On the weakness of quantitative methods for qualitative data

I've had a lot of trouble figuring out how to go about acquiring usable information from Gephi—while I have traditionally done well in English and decently in math, the areas of qualitative and quantitative study are extremely segregated in my mind.  As a result, I spent a good deal of time fiddling with settings, messing things up, reopening the file, and trying again.  When it came down to it, changing the settings didn't reveal anything new for me.

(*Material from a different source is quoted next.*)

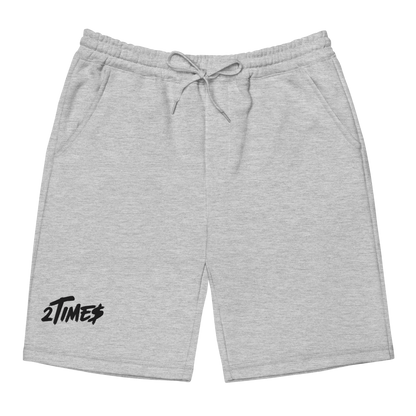 Jeremiah Davenport "Logo" Fleece Shorts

What I ended up doing was to consider Moretti's analysis—removing points of data and looking at their effect on the overall network—and see where I could go with that.  What I did was a series of removals with a particular sequence of steps.

1) Screenshot

2) Delete the most heavily linked pieces of data—those that show up large and red.

3) Screenshot.

4) Reapply the node size and colour parameters so that the next largest pieces of data move up to attention.

5) Screenshot.

6) Repeat steps 2-5 until no points remain.

I have put together a gif to provide an overview of the process.  (It seemed a bit saner than trying to upload 16 similar screenshots…)



Some observations… In the earlier stages of this process, it was plainly obvious to identify a few nodes at a time to remove—themes and genres early on, and eventually authors, then finally particular works.  As I went on, the number of nodes to be removed became larger and larger, indicating a growing uniformity in the "value" of those nodes.  By the time the values were that unified, the connections were almost the minimum necessary to keep the remaining points all part of the network. 

I found it interesting that, going about in this manner, it took until the 6th iteration to isolate a node from the rest of the network.  The entire web was so interconnected that it took a lot of removal to isolate anything.   This is one of the primary reasons I find Gephi a difficult medium to extract information from—the complex interconnectedness of the points, growing out of a subjective process of tagging, does not lend itself easily to identifying structural centers.  Using the language of Moretti's article, the central points stand out quite easily—death, art, greatness, etc.—but the structural centers are much more elusive.

I think as far as quantitative analysis goes, I would be far more interested in looking at the frequency of particular words in texts or something along those lines, as this would be far more objective and would reveal something that hadn't already been revealed by the process of labeling and sorting, which is the case with the thematic tagging we have here.